そして、「じゃぁな…」と言うと、手を振りながら病室を出て行った。
それをベット脇に座り見送りながら、真理も手を振り返した。
…信也が帰ったあと、何故か急に寂しさを感じる真理だった。
この世に一人ぼっちにされたような、置き去りにされたような、ギュッ…と胸を締めつけられたようになんだか苦しく切なく感じた。

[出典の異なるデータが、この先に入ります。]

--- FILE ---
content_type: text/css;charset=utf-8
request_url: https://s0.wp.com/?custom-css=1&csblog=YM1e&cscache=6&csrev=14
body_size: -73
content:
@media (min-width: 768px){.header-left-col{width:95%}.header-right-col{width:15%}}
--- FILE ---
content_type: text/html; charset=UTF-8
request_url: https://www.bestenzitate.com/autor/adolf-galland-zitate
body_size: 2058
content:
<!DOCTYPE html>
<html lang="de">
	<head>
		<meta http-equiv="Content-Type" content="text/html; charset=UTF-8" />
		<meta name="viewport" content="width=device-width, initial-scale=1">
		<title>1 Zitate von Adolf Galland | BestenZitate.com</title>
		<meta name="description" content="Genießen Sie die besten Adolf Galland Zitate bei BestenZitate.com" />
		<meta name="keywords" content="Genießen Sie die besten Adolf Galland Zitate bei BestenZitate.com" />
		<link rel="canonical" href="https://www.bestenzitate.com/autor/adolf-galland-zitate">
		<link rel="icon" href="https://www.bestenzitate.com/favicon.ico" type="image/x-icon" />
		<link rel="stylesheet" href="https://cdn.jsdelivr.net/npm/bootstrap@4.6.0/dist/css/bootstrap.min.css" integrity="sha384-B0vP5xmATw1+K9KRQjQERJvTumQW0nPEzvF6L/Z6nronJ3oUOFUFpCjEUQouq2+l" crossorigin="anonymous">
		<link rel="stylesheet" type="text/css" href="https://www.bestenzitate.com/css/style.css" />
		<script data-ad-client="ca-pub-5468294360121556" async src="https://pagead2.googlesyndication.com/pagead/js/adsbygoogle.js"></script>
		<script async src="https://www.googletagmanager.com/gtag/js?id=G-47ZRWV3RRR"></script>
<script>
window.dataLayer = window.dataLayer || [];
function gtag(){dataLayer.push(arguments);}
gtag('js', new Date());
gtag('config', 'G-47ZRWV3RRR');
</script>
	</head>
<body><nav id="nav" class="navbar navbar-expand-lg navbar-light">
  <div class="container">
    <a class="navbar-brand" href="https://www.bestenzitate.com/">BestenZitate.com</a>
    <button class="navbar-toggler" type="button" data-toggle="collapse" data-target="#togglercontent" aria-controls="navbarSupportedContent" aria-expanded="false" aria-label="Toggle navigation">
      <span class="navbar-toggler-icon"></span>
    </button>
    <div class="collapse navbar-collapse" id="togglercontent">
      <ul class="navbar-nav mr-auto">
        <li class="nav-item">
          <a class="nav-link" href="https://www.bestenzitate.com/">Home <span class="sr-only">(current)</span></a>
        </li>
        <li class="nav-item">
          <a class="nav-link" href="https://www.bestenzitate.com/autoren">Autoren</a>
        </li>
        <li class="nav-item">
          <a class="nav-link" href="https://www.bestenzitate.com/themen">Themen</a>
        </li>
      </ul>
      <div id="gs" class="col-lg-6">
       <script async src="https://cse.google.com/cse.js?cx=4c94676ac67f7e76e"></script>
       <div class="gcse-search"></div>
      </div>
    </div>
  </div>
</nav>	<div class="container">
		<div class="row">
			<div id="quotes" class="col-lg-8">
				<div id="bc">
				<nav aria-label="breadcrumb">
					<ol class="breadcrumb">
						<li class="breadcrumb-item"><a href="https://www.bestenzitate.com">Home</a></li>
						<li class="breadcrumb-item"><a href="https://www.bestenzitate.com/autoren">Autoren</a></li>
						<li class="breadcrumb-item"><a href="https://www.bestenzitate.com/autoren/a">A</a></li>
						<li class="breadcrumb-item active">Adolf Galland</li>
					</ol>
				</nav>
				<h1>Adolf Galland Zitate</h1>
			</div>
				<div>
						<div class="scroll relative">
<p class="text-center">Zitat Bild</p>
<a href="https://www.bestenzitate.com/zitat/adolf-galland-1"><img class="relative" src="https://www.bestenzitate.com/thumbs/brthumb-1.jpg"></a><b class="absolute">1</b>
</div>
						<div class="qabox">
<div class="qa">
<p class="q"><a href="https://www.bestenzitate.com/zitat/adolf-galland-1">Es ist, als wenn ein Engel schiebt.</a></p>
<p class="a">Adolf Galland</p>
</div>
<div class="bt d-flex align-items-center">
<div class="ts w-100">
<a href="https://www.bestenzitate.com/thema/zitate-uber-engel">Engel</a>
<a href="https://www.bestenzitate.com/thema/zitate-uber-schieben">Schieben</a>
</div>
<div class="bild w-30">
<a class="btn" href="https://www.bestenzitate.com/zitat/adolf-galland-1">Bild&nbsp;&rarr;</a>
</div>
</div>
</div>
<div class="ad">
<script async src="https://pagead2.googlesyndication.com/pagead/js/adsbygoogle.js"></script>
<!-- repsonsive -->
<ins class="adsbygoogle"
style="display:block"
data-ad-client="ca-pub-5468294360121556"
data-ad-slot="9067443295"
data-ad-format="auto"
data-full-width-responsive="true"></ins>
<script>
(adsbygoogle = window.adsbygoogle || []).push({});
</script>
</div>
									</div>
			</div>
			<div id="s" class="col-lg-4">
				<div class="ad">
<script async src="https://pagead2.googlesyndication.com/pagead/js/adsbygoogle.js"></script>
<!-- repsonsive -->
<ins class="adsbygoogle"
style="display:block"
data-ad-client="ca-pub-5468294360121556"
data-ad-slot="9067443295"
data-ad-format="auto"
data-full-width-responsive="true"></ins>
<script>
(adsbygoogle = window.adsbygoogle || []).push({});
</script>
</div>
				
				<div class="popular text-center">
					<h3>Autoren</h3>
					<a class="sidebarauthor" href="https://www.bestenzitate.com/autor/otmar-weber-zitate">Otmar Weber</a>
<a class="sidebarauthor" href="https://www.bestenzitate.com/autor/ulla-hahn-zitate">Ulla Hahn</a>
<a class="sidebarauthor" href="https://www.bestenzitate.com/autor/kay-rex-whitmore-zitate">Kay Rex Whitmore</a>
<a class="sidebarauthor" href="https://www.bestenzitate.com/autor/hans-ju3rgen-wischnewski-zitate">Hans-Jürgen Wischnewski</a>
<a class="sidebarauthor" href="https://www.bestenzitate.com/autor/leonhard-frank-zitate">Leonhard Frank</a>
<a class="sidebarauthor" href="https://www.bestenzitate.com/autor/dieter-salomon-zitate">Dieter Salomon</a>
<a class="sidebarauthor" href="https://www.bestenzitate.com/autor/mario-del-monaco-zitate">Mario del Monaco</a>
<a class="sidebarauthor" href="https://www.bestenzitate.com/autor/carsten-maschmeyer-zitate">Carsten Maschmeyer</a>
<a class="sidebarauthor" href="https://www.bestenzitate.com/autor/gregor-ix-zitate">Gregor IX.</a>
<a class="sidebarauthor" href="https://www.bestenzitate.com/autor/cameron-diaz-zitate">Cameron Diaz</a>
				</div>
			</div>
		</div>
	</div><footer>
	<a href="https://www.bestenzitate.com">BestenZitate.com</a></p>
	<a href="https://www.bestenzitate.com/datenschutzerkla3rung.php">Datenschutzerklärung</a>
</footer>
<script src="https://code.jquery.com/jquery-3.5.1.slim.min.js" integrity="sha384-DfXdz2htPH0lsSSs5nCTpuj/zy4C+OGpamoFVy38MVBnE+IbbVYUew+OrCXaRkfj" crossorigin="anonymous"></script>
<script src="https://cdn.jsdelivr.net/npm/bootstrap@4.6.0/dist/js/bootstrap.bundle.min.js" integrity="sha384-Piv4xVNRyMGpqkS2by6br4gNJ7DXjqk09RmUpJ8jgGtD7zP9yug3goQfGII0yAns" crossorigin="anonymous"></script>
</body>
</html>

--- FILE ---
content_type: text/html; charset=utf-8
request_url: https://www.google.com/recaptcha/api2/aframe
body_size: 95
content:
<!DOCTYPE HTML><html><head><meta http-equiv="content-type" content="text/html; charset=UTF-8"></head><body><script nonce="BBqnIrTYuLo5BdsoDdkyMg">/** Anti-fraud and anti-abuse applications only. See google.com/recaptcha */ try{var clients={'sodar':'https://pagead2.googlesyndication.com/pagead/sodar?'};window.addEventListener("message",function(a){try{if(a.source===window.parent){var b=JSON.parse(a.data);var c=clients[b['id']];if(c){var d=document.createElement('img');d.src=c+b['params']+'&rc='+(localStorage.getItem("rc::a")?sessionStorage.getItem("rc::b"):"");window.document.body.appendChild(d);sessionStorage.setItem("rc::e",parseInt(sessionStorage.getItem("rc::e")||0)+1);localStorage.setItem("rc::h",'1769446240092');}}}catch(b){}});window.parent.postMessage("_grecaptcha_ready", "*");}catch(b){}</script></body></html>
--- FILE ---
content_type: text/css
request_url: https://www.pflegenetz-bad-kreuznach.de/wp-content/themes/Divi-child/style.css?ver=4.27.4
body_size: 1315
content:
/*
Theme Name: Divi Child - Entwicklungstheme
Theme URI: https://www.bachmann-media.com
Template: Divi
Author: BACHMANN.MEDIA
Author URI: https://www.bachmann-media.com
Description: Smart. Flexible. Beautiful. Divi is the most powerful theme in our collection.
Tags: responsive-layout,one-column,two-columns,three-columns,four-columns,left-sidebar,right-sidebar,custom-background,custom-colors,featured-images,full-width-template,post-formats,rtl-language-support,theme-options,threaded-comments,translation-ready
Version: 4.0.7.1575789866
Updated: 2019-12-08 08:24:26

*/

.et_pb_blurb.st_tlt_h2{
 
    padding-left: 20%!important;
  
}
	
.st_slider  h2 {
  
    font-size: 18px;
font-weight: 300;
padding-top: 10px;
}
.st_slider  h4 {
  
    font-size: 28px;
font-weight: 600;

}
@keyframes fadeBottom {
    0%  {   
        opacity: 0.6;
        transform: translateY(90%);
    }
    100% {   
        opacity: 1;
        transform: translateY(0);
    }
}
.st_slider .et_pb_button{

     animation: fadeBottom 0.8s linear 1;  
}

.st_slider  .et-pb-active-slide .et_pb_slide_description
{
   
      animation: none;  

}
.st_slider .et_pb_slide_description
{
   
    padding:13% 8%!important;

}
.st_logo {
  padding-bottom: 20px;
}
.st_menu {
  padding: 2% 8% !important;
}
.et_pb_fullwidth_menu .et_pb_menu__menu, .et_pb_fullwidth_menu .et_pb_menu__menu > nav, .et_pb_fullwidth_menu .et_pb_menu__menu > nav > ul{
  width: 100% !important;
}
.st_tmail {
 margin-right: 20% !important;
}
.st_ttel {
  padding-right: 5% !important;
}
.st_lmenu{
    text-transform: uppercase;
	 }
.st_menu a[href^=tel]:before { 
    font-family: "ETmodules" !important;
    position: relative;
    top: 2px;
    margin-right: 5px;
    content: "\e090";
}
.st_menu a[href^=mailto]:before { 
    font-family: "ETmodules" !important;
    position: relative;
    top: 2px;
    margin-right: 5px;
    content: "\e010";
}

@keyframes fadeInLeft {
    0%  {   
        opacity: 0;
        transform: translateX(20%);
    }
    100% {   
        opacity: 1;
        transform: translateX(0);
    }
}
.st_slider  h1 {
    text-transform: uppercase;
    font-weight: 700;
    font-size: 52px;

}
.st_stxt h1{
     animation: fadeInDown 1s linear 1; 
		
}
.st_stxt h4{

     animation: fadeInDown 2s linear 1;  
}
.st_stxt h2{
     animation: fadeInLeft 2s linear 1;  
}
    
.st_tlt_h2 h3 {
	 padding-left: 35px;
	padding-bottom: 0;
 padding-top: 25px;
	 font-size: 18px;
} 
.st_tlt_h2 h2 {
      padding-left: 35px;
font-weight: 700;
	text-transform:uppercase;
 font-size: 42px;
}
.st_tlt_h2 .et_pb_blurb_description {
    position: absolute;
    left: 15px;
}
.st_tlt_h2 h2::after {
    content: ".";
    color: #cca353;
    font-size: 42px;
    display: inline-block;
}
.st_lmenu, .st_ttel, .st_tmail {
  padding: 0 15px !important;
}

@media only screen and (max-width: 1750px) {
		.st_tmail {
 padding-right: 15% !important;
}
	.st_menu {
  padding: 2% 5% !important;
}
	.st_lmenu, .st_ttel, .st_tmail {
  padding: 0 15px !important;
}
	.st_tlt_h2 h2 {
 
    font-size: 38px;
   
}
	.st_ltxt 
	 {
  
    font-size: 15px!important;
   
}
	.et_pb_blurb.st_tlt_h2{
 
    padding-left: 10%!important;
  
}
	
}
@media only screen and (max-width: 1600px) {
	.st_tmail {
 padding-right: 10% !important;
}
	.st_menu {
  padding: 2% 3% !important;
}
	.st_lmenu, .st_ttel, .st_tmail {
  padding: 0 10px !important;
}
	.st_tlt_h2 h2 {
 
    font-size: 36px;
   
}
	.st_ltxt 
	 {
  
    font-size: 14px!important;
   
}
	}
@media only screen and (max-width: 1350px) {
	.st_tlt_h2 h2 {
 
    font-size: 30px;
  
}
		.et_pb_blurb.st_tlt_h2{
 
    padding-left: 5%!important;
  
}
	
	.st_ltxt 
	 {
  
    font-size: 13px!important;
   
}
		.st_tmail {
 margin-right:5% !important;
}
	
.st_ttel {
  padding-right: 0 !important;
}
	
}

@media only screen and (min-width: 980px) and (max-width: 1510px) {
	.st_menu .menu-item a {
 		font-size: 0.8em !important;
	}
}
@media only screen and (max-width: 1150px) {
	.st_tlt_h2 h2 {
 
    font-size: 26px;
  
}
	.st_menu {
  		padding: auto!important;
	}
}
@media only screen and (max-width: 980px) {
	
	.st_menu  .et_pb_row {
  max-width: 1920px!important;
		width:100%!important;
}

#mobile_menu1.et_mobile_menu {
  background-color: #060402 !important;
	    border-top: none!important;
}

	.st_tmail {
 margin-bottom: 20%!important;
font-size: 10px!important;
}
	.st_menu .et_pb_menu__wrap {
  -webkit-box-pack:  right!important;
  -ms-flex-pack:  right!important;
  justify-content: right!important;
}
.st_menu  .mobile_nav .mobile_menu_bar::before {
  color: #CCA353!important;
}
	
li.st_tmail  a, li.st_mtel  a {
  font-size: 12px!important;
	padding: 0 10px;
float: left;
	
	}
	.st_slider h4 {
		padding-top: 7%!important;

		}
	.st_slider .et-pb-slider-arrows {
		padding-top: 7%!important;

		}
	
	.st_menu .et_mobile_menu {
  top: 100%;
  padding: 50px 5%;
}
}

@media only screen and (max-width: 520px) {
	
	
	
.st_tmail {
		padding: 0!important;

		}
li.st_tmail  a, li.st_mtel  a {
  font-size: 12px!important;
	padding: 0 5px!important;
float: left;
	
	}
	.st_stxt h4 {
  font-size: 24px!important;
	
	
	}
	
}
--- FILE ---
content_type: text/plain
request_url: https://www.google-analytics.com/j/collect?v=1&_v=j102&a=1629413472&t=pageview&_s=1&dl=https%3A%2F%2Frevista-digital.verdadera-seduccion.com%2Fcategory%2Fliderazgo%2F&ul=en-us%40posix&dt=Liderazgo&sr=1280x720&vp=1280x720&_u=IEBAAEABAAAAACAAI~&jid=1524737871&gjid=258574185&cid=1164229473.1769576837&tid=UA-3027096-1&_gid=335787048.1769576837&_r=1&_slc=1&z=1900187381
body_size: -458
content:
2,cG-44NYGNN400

余計なことは考えず、明日のために体調を整えなければ…
リラックス…リラックス…
ベットに横になり目を閉じ、深呼吸をしながら頭の中で何度も自分に言い聞かせ、落ち着かせた。
だが、落ち着こうと思いながらも色々なことを考えてしまう…
子宮なくなっちゃうんだよなぁ…
子供、産みたかったなぁ…
そういえば、あれからしん君、子供の話しなくなったなぁ…
もしかしたら結構、気を使わしてるのかなぁ…
パパもママもお義母さんも、孫ができるの楽しみにしてただろうに、申し訳ないなぁ…
ついついメガティブなことを考えてしまう。
駄目だと思いながらも、つい…
「駄目だ…マイナスなことばっかり考えちゃ…そうだ…楽しかったことや幸せなこと考えよう…」
そう自分に言い聞かせるように真理は言うと、今までの信也との生活や両親との思い出など、色々と記憶の引き出しを開け始めた。
信也との初デートのこと…
初デートなのに相変わらず朝の苦手なしん君は、寝坊して1時間近く遅刻してきたなぁ…
あの時、しん君すんごい慌てた様子で、可愛かったなぁ…
その時のことを思い出しながら、真理は懐かしそうに笑った。
そういえばその時、「嫌いにならないでください…」て言いながら、必死で謝ってきたよなぁ…
その日帰ってからパパとママにその話したら、「そんな時間も守れん男とはさっさと別れろ!」てパパに言われたっけ?…
パパ、時間守れない人、嫌いだもんねぇ…
そんなパパを宥めて説得するの、大変だったけ…
でも結局はママに色々言われて、シューンてなってたよなぁ…
「ほんと…パパってばママに弱いんだよねぇ…w」
またもや思い出し笑いをしながら、真理はポツリ…と呟いた。
そこへ夕飯の配膳のため、看護師が食事を持って病室へ入ってきた。
「仮屋崎さん、夕食ですよ…こちらに置いときますね」
ベッド横にあるテーブルに食事を置くと、看護師は忙しそうにそそくさと出て行った。
看護師が退室すると真理は配膳された夕食を食べ、とりあえず気をまぎらわすために携帯をいじり始めた。
するとそこへ信也からLINEが入った。
〜まーちゃん、何してる?〜
たったそれだけの短いLINEだったが、真理にとっては嬉しい一言だった。
〜夕飯終わって、ゆっくりしてるよ〜
〜そっか…メニュー、なんだった?〜
〜煮物系かなぁ…あとデザートにみかんのゼリーがあったよ〜
〜お腹いっぱいになった?〜
〜そんなに食欲もないから、ちょうどいいくらいだよ〜
目の前に居なくても、信也と会話をしている感じが真理にとってほんとに嬉しかった。
ピコン♪〜
少し受信の間が空いたと思ったら、信也から写メが送られてきた。
〜母さんと食事にきました〜
ファミレスらしきテーブルで、輝美と信也のツーショット写真を写したものだった。
〜今度は一緒に来ようねぇ〜
その後は信也達は食事を始めたのか、受信はそれを最後に終わった。
真理は携帯を枕元に置くと、ゆっくりとベッドに横になり体を休めた。